PER SPORE
di Michele Brancale
Michele Brancale
C’è in Angelo Gaccione un lungo
allenamento nell’arte dell’epigramma e del gusto del paradosso grazie al quale
riesce a dare ai suoi versi, contenuti simili a quelli espressi dalle parabole
(come nella lirica 26):
“Beati i poveri perché…
quello che lasceranno da morti
ai vivi non nuocerà”.
La scioltezza raggiunta in Spore è frutto di una
riflessione seria e affettiva sulla vita, con un tratto esistenzialista che si
coniuga con un’ironia mai caustica, depositando verità che come quei batteri
che si chiamano, per l’appunto, “spore”, resistono in condizioni estreme fino a
rigenerare una vita:
“(…) Ero padre anch’io,
ma me ne accorsi
quando persi te”.
Questo accade a non poche piante.
La copertina del libro |
Le spore di Gaccione germinano sulla pianta del tempo dell’autore, dal ricordo materno dell’infanzia al distacco paterno, alla soglia raggiunta della quasi anzianità, fino a una linea di confine che lascia intravedere un’altra durata oltre quella che sperimentiamo in questa vita.

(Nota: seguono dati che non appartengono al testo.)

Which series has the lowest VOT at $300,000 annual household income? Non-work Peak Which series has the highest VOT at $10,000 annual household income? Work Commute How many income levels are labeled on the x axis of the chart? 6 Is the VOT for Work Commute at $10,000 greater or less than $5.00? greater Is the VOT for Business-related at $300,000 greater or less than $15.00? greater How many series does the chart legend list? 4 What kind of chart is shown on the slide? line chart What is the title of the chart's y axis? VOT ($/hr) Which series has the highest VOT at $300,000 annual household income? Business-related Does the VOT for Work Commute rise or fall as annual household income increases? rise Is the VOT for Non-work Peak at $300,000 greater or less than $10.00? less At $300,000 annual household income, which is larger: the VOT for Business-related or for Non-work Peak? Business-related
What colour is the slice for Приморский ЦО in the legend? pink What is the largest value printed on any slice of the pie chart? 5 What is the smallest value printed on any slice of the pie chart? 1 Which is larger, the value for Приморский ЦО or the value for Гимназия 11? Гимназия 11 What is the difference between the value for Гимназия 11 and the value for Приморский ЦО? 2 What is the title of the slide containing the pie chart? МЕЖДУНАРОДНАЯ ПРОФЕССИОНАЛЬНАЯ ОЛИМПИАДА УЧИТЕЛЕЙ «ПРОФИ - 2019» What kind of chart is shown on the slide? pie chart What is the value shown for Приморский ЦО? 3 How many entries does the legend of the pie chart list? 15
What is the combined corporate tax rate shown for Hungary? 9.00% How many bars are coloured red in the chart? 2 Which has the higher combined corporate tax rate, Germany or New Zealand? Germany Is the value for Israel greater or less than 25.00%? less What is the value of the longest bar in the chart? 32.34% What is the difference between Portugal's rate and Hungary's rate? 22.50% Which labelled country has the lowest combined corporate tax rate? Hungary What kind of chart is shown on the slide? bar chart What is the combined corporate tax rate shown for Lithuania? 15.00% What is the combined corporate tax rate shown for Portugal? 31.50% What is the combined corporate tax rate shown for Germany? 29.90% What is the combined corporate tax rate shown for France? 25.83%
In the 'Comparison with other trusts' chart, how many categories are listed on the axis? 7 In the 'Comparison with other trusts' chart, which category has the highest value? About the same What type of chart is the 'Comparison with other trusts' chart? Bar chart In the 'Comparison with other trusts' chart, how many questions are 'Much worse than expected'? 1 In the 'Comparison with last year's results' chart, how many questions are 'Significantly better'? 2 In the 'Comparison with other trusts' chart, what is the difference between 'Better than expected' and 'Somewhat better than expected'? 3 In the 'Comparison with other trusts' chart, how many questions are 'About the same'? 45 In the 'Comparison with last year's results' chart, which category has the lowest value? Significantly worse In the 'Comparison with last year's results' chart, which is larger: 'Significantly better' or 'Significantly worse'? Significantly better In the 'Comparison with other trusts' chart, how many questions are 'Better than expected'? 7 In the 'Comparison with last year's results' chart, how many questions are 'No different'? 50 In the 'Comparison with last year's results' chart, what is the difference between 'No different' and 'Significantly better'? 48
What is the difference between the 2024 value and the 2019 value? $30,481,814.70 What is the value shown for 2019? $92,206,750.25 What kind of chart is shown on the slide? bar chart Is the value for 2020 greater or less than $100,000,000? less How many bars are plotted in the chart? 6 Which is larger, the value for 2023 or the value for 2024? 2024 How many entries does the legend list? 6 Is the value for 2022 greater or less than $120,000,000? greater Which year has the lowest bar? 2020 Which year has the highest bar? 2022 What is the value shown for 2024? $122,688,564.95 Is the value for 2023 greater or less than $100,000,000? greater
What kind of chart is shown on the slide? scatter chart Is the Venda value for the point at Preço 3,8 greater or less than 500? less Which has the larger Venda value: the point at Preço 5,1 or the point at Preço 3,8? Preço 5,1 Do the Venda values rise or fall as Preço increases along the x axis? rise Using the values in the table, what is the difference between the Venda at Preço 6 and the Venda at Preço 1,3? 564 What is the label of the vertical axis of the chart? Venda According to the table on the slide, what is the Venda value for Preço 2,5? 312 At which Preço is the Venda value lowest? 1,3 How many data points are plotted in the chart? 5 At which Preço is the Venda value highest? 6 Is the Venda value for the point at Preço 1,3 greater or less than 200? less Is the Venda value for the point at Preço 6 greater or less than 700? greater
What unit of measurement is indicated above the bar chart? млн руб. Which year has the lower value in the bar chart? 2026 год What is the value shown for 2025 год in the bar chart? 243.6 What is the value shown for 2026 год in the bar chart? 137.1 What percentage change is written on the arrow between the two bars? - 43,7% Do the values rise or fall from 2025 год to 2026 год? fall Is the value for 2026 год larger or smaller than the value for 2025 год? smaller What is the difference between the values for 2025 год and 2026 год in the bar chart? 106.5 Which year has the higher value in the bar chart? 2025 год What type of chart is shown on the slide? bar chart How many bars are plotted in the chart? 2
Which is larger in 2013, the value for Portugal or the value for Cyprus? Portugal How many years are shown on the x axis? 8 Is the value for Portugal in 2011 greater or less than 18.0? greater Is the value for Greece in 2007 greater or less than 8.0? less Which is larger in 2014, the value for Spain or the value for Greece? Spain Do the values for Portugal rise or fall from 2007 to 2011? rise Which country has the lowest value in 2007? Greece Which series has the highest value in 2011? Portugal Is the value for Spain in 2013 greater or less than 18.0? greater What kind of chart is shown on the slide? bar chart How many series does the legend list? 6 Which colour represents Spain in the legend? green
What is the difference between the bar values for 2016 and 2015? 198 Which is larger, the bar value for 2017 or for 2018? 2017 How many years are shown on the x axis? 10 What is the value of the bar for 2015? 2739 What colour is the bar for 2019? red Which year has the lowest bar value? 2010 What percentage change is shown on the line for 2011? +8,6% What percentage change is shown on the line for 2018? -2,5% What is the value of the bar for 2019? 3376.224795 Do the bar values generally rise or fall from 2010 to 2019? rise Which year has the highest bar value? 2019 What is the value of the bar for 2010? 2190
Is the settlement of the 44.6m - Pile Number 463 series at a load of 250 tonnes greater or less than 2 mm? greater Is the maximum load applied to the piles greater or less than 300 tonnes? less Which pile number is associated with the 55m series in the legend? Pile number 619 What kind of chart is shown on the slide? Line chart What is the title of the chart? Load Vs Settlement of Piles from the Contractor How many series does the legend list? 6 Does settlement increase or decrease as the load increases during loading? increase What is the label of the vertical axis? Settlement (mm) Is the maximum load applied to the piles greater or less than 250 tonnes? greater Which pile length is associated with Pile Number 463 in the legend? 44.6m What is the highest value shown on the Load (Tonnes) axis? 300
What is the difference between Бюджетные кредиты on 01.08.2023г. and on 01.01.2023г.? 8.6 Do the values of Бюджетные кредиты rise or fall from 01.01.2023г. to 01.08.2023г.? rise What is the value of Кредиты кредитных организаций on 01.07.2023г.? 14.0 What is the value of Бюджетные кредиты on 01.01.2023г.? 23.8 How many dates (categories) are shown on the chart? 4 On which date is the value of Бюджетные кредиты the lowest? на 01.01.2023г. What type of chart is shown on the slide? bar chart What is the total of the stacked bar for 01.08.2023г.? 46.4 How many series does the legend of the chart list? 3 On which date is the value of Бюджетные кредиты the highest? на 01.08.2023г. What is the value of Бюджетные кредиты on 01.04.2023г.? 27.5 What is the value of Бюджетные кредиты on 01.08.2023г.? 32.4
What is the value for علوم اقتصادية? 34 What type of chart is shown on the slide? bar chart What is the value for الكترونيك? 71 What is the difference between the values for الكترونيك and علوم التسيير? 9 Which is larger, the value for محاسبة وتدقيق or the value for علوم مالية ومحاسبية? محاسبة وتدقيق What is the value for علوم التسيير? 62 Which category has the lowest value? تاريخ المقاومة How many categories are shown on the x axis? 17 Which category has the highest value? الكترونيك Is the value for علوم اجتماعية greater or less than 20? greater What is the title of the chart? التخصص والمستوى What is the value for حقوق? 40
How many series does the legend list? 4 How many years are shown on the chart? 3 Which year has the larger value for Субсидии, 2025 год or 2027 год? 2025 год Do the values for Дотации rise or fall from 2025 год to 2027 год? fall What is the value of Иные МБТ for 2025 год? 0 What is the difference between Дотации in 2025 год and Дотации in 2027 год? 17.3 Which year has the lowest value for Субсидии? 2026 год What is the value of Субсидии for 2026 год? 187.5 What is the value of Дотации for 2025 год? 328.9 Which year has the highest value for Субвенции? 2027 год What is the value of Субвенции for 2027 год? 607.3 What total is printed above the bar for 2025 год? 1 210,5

Si può portare il carico della comprensione di quanto vissuto e di quanto si potrà vivere anche con l’apparente leggerezza dell’epigramma e Gaccione riesce a farlo con capacità magnetica e affettiva e con una cura stilistica che predilige prevalentemente settenari, ottonari e novenari in una media di due strofe.